In the afternoon it was time for stunts as daredevil riders like Ross Branch showed their skills.  As the stunts were going on an hour-long a Khama photo-opportunity session was opened.  Many queued for the coveted photograph with the President on a sand dune.  The bodyguards controlled movement while Olopeng, photographer for that moment, sat in front of Khama helping everyone by taking the shot.

I was rather reluctant to join the queue because, apart from the length, I have had my photo taken with the President before.  Although that time his face was covered with a ski mask, ski goggles and The North Face cap in the Makgadikgadi Pans.  While watching everyone stand and wait for someone to take his or her picture with the President I saw an opportunity for the first selfie with Khama.

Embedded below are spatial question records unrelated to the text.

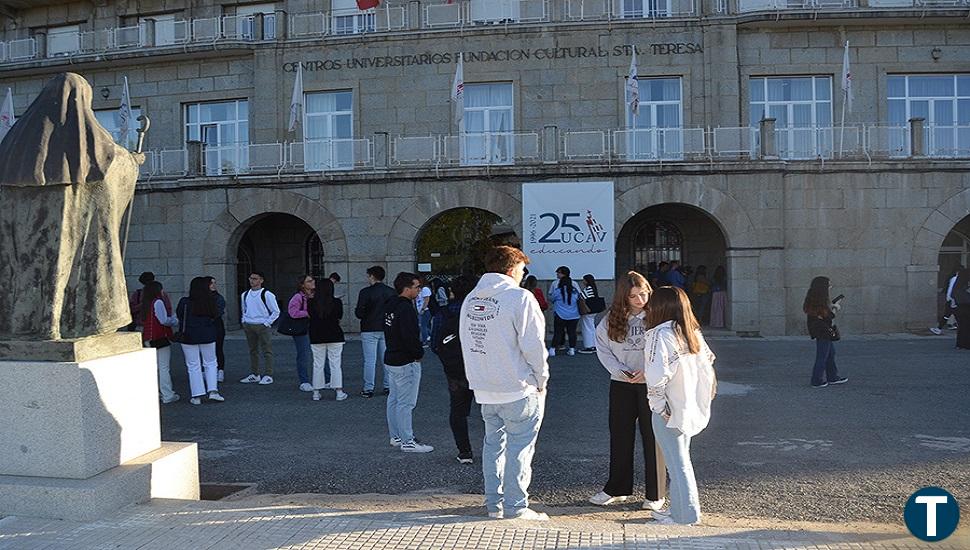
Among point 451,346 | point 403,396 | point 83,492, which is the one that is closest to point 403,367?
point 403,396

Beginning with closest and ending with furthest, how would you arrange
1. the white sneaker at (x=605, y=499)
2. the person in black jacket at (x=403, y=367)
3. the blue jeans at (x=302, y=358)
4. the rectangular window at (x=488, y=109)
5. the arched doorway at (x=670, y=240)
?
1. the white sneaker at (x=605, y=499)
2. the person in black jacket at (x=403, y=367)
3. the blue jeans at (x=302, y=358)
4. the rectangular window at (x=488, y=109)
5. the arched doorway at (x=670, y=240)

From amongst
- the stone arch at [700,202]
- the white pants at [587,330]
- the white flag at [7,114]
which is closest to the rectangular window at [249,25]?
the white flag at [7,114]

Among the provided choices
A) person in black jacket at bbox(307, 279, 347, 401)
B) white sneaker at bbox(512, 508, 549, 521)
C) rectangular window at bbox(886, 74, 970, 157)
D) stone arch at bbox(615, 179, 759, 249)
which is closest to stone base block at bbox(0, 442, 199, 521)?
white sneaker at bbox(512, 508, 549, 521)

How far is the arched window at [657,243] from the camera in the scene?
928 inches

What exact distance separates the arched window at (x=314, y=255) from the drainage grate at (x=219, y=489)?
18391mm

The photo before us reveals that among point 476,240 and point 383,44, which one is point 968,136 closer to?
point 476,240

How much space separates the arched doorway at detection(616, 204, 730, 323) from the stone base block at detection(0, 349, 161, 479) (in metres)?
18.8

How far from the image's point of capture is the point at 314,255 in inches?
992

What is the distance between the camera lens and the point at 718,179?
64.6 feet

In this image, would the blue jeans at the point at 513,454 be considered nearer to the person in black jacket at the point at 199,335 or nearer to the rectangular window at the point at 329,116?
the person in black jacket at the point at 199,335

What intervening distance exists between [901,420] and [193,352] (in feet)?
28.2

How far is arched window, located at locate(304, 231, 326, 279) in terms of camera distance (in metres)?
25.0

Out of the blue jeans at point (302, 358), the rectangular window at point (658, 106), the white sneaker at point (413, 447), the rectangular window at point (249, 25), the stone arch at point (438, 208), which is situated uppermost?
the rectangular window at point (249, 25)

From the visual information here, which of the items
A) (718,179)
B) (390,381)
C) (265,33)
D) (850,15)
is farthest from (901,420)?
(265,33)
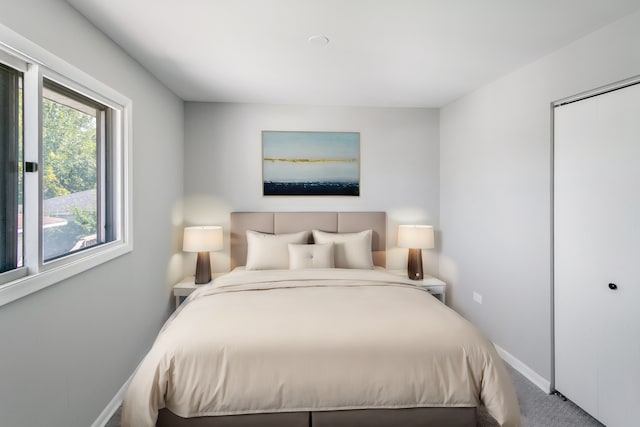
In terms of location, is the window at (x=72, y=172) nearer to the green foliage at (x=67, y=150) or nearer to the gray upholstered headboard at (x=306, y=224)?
the green foliage at (x=67, y=150)

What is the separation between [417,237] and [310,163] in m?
1.43

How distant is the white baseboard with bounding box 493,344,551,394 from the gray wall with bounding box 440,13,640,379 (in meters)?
0.05

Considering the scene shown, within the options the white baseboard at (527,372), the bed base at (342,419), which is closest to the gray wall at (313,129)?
the white baseboard at (527,372)

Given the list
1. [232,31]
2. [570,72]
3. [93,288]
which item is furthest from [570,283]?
[93,288]

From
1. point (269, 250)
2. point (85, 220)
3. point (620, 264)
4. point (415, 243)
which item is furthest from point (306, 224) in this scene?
point (620, 264)

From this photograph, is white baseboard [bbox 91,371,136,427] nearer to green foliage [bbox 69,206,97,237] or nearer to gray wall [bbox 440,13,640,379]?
green foliage [bbox 69,206,97,237]

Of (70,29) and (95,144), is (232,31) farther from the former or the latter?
(95,144)

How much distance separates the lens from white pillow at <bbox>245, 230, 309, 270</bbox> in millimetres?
3564

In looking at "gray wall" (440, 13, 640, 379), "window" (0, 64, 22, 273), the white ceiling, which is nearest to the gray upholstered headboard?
"gray wall" (440, 13, 640, 379)

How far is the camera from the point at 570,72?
2.38 m

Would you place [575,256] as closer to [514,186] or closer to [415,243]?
[514,186]

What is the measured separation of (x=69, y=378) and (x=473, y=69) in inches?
135

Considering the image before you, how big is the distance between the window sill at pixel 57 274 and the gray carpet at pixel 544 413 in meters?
1.03

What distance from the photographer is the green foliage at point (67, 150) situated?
1.82 metres
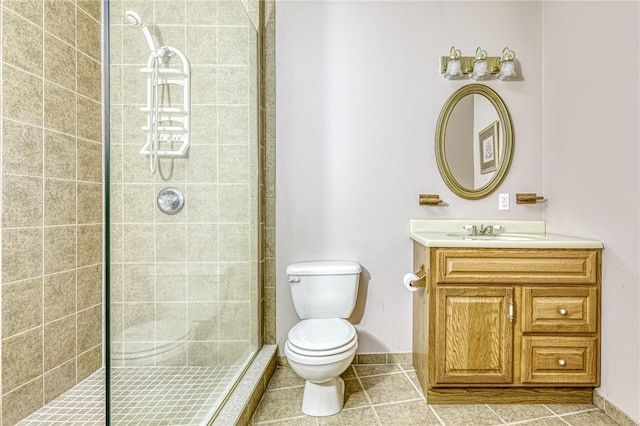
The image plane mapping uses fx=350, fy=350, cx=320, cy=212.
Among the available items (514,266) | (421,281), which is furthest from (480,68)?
(421,281)

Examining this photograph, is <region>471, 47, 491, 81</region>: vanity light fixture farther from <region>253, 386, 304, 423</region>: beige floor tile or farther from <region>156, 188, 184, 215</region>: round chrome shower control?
<region>253, 386, 304, 423</region>: beige floor tile

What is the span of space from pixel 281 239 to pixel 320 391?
93 centimetres

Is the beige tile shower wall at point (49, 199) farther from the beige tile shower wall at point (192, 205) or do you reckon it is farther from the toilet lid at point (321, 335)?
the toilet lid at point (321, 335)

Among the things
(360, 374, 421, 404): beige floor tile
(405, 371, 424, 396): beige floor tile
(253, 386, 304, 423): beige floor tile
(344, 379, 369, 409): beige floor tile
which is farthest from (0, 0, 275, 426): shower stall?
(405, 371, 424, 396): beige floor tile

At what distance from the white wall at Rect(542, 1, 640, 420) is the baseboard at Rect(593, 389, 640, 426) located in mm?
29

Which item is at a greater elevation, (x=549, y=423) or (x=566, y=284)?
(x=566, y=284)

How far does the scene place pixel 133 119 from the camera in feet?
3.78

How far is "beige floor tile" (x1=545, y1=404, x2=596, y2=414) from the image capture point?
174 cm

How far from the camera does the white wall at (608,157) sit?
5.15ft

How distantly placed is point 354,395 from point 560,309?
3.76ft

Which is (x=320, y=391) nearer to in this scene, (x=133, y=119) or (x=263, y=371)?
(x=263, y=371)

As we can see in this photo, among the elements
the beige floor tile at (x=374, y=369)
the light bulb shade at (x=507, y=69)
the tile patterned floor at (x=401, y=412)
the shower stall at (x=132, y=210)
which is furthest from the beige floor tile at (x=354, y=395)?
the light bulb shade at (x=507, y=69)

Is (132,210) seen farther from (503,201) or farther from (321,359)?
(503,201)

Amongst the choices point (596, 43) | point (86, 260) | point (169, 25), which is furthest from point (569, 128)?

Selfies have been making headlines lately.  Just recently after setting up a new Instagram account US Vice President Joe Biden took a selfie with President Barack Obama. On Twitter the most shared tweet of all time is now a selfie of a group of famous actors during the 2014 Oscars. Last year Catholic Pope Francis also posed for the first ever Papal selfie with a group of youngsters at the Vatican.  Another famous selfie was the one by Barack Obama with British Prime Minister David Cameron and Denmark’s Prime Minister Helle Thorning Schmidt at Nelson Mandela’s memorial service in Johannesburg.

So I waited in the long queue for the selfie opportunity. When my time arrived I quickly greeted the President and asked him to look into the camera.  He said: “Oh, I see”, as he understandably looked into the camera.  His height dwarfed me so I tried to stand on my toes as I clicked away.  He laughed when I asked him to lean down a little. And all along my left index finger was on the shutter. After the selfie, I was done with Khama and it was time to have fun with my soil coloured, sweet-talking fun loving people of the Kgalagadi.